» RECORDS PROVIDED:
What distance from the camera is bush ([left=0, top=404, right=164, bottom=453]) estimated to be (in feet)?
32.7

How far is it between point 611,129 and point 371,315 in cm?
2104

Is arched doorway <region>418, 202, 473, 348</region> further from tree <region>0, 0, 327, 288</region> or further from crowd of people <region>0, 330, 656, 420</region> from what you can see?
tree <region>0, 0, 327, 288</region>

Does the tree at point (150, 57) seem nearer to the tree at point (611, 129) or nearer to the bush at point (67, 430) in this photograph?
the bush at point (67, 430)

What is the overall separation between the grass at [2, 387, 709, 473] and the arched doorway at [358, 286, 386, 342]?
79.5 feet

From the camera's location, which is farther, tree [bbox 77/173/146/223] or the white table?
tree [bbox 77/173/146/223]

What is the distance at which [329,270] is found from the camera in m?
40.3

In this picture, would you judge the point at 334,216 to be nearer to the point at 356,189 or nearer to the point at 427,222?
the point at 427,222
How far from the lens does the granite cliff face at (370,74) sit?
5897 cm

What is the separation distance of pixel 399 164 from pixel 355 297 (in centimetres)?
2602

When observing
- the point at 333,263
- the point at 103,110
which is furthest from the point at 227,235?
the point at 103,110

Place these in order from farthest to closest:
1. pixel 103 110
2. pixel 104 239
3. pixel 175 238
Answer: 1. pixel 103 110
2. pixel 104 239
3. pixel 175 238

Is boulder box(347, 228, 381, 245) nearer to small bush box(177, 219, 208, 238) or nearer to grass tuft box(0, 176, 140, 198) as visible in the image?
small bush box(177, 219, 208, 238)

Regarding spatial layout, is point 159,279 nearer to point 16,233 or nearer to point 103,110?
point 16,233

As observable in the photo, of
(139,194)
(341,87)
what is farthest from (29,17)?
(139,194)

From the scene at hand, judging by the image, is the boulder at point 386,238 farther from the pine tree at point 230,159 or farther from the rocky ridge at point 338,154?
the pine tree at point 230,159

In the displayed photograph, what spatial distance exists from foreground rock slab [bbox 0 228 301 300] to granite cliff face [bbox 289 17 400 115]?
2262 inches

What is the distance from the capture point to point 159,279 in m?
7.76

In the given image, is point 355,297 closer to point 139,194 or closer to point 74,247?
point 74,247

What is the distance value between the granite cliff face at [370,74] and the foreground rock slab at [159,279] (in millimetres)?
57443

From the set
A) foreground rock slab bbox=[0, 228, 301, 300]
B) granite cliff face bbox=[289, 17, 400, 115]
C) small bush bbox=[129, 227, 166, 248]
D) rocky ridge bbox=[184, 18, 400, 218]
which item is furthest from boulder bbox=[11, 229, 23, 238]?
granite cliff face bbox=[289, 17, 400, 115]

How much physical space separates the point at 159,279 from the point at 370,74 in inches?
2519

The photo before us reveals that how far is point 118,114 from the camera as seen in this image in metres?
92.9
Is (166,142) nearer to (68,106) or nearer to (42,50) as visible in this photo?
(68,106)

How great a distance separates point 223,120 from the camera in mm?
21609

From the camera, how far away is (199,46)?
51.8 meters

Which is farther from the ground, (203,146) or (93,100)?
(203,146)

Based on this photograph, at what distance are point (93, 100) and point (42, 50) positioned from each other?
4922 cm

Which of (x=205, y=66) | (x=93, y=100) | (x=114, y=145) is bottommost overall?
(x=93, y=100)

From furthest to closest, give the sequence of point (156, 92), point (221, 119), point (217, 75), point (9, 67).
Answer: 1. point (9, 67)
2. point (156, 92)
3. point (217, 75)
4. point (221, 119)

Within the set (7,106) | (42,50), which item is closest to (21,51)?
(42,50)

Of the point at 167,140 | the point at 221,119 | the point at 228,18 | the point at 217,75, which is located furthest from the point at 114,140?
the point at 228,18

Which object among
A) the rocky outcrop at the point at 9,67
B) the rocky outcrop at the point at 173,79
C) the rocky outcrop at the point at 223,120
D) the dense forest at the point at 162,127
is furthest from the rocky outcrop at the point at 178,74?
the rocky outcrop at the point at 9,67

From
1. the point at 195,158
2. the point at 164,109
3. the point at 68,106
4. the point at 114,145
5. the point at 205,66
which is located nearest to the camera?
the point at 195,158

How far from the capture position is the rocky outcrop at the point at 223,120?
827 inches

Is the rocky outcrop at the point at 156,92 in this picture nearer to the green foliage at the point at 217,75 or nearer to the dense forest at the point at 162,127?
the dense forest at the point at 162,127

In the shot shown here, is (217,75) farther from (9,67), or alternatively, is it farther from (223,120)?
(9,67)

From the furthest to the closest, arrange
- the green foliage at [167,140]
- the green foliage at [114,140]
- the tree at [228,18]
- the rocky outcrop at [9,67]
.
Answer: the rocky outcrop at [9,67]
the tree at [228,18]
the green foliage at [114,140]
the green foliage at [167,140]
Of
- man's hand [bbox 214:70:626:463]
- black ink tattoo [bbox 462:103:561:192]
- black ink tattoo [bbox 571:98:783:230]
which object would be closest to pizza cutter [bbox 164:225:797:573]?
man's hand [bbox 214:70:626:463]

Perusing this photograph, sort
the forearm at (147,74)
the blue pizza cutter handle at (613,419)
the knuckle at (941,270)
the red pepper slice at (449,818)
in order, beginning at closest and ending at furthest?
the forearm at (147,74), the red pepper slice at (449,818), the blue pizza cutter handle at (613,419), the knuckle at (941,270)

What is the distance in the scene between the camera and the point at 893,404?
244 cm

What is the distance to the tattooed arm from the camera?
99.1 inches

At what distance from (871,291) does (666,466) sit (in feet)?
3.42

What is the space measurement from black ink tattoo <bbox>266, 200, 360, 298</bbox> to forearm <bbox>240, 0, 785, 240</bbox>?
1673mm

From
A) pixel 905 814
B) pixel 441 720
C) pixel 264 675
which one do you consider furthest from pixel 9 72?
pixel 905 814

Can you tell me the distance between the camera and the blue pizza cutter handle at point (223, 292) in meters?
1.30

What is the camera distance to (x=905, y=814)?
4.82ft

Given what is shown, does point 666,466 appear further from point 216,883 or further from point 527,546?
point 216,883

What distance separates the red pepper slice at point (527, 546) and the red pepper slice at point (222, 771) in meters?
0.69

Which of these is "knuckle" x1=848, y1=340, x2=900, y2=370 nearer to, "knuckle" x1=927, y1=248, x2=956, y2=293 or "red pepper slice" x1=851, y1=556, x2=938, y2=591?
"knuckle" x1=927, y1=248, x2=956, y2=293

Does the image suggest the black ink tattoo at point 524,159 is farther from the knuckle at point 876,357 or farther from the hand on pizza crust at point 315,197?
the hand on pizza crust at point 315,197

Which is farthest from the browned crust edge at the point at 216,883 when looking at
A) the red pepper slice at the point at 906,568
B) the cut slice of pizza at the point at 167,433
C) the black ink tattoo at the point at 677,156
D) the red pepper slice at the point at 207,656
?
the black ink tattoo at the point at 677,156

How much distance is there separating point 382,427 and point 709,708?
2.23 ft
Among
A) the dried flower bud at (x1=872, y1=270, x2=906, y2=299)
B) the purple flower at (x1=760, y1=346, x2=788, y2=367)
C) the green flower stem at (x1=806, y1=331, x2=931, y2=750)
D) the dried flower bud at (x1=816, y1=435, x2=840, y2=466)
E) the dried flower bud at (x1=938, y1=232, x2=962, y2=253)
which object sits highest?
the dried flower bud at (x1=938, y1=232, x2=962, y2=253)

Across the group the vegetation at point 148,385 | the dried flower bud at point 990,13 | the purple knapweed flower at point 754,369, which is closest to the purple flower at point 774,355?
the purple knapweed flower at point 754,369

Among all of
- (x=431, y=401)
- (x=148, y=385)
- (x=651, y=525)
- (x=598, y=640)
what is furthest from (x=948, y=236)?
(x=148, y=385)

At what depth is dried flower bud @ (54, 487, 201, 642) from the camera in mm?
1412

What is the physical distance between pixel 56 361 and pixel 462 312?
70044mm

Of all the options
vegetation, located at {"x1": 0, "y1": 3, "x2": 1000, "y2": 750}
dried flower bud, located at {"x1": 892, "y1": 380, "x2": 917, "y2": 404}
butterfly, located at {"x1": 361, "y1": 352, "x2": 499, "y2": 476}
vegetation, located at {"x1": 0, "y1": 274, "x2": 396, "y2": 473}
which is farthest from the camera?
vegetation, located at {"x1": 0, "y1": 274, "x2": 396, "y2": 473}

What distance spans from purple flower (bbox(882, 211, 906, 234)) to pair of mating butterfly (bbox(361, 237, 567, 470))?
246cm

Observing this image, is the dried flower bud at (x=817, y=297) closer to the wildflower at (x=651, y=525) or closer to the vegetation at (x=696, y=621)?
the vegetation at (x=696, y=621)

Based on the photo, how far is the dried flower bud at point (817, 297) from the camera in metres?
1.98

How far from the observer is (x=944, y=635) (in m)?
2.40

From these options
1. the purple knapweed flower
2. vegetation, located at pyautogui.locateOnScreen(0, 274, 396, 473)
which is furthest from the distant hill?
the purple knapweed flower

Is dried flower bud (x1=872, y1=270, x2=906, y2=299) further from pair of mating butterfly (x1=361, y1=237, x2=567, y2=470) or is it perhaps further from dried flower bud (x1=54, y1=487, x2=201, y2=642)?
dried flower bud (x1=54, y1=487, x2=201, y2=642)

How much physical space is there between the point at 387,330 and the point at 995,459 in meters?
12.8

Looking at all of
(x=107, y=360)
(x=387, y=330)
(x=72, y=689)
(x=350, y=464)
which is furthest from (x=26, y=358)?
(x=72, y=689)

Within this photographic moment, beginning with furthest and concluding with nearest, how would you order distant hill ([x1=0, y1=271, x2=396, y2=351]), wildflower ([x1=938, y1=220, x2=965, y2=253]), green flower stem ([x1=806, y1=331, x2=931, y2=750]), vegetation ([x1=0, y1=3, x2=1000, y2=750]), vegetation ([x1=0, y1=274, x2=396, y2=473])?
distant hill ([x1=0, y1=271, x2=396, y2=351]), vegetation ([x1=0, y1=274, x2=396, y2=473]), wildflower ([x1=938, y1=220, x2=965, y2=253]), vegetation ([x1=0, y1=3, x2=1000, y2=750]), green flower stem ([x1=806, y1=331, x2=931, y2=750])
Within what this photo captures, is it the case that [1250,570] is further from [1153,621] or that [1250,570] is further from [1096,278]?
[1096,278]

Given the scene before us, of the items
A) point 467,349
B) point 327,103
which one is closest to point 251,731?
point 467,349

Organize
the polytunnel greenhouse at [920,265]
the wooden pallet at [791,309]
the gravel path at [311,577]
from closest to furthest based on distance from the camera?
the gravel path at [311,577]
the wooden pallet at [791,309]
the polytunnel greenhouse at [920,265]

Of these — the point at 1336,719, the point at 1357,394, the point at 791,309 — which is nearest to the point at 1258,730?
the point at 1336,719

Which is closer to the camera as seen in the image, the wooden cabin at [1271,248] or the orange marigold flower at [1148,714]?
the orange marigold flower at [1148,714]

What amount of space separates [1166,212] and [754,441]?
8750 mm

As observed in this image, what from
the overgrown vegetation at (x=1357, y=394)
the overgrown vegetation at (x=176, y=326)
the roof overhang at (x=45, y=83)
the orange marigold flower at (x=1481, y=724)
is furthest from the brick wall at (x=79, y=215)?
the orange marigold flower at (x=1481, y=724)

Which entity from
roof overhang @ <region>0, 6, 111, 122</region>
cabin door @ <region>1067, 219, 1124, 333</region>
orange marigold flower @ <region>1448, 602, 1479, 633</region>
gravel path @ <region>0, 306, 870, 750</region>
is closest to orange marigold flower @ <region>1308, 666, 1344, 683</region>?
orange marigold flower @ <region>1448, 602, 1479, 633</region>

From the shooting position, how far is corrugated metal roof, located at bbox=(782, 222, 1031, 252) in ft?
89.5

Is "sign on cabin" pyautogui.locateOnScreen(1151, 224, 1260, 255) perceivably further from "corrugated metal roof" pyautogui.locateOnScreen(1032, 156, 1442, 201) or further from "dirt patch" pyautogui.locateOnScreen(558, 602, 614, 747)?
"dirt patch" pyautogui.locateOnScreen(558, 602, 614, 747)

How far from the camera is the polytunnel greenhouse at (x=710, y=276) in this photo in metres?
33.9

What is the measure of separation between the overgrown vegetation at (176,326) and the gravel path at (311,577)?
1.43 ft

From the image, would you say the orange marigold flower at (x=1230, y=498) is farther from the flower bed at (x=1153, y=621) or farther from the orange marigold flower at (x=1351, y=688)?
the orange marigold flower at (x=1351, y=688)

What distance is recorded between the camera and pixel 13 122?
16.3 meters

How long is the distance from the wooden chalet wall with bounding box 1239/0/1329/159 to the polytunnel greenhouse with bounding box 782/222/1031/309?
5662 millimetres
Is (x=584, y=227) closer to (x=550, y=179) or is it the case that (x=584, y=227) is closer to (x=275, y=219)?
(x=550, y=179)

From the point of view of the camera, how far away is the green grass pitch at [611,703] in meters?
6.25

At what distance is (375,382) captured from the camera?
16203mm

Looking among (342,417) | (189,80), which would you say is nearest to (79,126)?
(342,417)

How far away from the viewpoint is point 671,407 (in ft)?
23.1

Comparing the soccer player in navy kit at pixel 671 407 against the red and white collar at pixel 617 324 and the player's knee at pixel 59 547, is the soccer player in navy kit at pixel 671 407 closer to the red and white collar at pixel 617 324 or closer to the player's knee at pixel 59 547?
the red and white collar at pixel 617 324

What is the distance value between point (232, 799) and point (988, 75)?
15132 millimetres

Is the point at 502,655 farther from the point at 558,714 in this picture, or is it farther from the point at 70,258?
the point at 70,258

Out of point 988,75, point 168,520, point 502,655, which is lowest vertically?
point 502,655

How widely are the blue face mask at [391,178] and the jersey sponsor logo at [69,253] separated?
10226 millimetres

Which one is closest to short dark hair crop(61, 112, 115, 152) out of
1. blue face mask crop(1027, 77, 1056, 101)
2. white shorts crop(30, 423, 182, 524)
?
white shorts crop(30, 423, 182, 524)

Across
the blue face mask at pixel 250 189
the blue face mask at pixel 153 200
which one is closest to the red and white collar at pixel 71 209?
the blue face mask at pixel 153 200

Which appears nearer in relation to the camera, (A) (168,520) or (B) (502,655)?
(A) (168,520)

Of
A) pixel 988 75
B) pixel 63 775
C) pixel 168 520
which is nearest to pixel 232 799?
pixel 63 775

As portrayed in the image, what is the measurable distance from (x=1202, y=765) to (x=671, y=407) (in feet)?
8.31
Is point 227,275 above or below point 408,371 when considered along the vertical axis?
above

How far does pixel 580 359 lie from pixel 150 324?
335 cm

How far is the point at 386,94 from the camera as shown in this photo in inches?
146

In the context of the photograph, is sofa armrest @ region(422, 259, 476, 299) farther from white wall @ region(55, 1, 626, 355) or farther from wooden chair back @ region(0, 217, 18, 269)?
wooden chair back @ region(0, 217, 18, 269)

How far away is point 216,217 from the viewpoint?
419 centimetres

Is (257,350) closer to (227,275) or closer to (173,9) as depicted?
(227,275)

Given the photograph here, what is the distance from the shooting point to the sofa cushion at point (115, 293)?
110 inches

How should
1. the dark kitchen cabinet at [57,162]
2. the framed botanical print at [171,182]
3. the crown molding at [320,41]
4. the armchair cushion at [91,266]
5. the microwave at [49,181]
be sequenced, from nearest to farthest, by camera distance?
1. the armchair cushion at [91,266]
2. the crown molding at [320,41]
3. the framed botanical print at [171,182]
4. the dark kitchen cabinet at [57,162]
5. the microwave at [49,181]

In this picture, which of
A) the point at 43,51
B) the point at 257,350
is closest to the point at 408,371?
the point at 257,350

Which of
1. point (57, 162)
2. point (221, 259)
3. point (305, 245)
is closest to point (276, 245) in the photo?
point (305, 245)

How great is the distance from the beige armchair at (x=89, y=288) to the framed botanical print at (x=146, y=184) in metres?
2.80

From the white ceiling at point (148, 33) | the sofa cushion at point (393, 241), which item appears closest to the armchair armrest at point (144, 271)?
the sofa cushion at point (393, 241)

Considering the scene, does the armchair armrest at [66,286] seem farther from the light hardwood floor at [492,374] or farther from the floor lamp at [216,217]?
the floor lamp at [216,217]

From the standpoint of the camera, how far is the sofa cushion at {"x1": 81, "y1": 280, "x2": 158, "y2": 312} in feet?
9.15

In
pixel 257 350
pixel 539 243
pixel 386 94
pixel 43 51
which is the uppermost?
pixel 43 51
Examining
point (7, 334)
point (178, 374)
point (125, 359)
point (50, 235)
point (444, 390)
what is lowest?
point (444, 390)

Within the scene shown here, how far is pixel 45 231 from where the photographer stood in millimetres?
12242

» WHAT IS EXPECTED: Write out again, word for word, the lines starting with the line that contains "What is the distance value between point" up to and including the line that contains "10226 millimetres".

» SOLVED EXERCISE:
What is the distance value between point (232, 799) and point (988, 75)?
15132 millimetres

Is the point at 502,655 farther from the point at 558,714 in this picture, or is it farther from the point at 70,258?
the point at 70,258

Out of point 988,75, point 168,520, point 502,655, which is lowest vertically?
point 502,655

How widely are the blue face mask at [391,178] and the jersey sponsor logo at [69,253] separated?
10226 millimetres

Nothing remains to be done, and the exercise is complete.